Na sequência, equipes da Secretaria de Estado do Desenvolvimento Ambiental (Sedam), do Batalhão da Polícia Ambiental e da Polícia Militar também moveram pessoas e meios terrestres para atuar no combate às chamas.
A falta de apoio aéreo foi outro grande problema. Os agentes que trabalham há dois meses no combate relatam a exaustão de se deslocar a pé para onde os focos estão concentrados, além da dificuldade em chegar aos pontos mais isolados.
“Um apoio aéreo seria muito importante para lançar água, para recolher os brigadistas ao final do dia. Nós já andamos praticamente uns 4 km fazendo aceiros e nós vamos ter que retornar esses 4 km de volta na pernada. O apoio aéreo deixaria onde nós precisássemos combater o fogo”, relata José Baldino, chefe de esquadrão.
Sobre o apoio aéreo, a Sedam informou ao g1 que “fez tratativas” para que o Núcleo de Operações Aéreas (NOA), da Secretaria de Estado da Segurança, Defesa e Cidadania (Sesdec) fosse enviado ao local, mas que “devido ao mau tempo, a trafegabilidade que não é possível ter uma visão perfeita, o pessoal do NOA não pode estar atendendo” o pedido.
Na última semana, quase dois meses depois, o governo de Rondônia pediu apoio aéreo para o governo federal.
Força-tarefa
Com o objetivo de combater as chamas no Parque de forma mais efetiva e identificar os possíveis criminosos por trás dos incêndios, o MP-RO, através do Grupo de Atuação Especial do Meio Ambiente (Gaema), articulou a Operação Temporã.
Mais de 200 agentes estão envolvidos na operação, incluindo membros do Ibama, Polícia Federal, Polícia Militar, Polícia Militar Ambiental, Comando de Fronteira do Exército, Secretaria de Desenvolvimento Ambiental, Polícia Civil, Corpo de Bombeiros Militar e Politec.
“Isso [os incêndios] tem melhorado muito nos últimos dias, principalmente depois do dia 30, quando o Ministério Público Estadual capitaneou uma reunião com todas as forças que fecharam todas as vias de acesso ao parque e nós tivemos um excelente reflexo”, aponta o superintendente do Ibama, César Guimarães.
O superintendente aponta que existiam três grandes frentes de incêndios ativas no Parque Guajará, todas sem controle.

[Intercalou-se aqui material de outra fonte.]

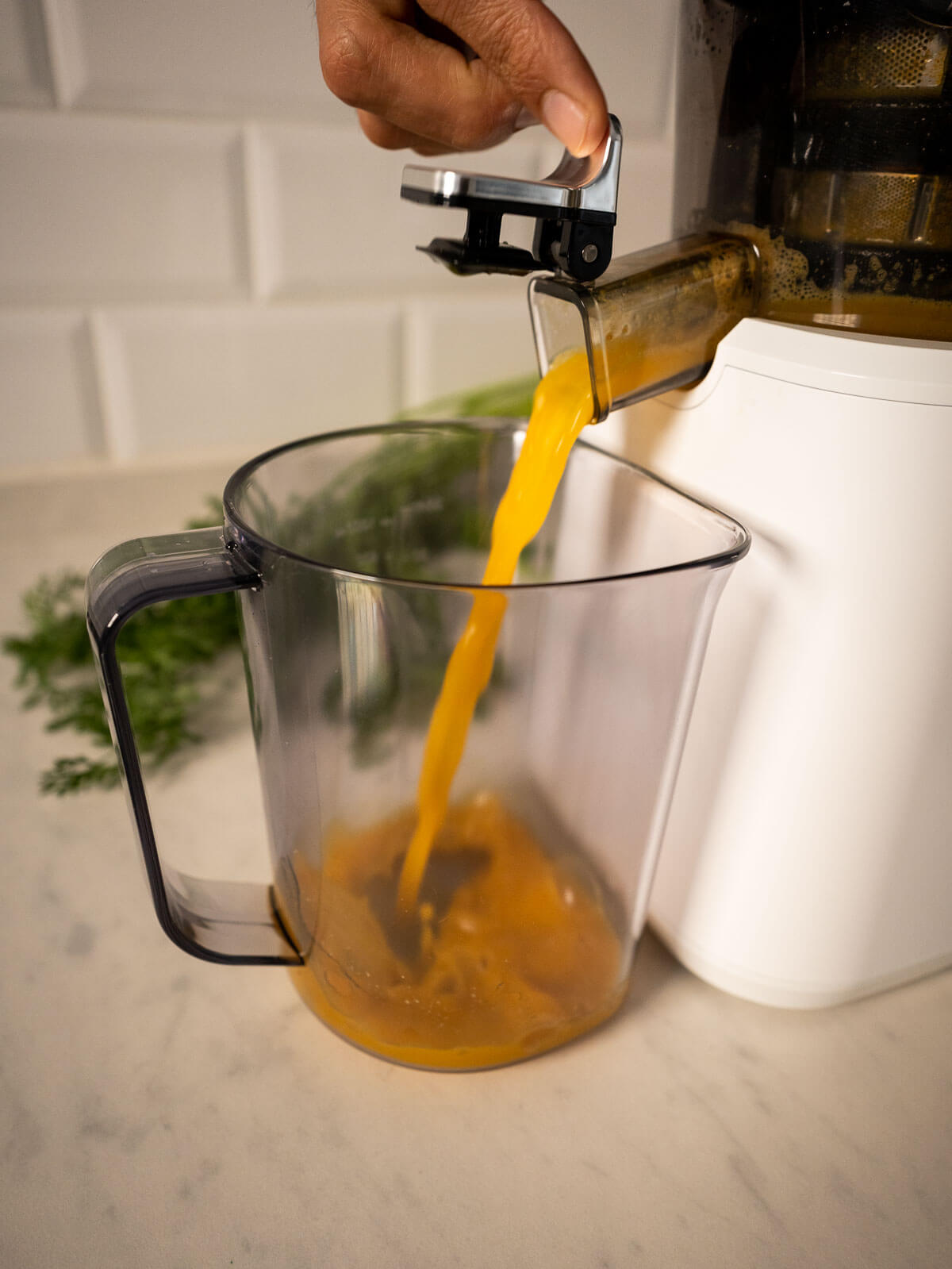 juice pouring from juicer.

Com o início da Operação Temporã, duas delas foram completamente controladas.
“Isso deixa bem claro, que todos os incêndios que ocorreram no parque eram criminosos, porque uma vez que todos os acessos foram fechados, houve uma redução significativa no número de focos”, revela.
Recordes de queimadas
Em 2024, Rondônia bateu recordes de queimadas. Entre janeiro e 5 de setembro foram registrados 7.282 focos: a maior quantidade dos últimos 14 anos para o período.
As queimadas expressivas ocorrem em um período de estiagem e seca extremas. Pela primeira vez, desde que começou a ser monitorado em 1967, o rio Madeira ficou abaixo de um metro. A capital do estado, Porto Velho, está há mais de três meses sem chuvas significativas, de acordo com dados do Instituto Nacional de Meteorologia (Inmet).
A última vez que o estado de Rondônia registrou uma quantidade tão significativa entre janeiro e setembro foi em 2010, com uma diferença muito pequena. Na ocasião foram identificados 7.293 focos.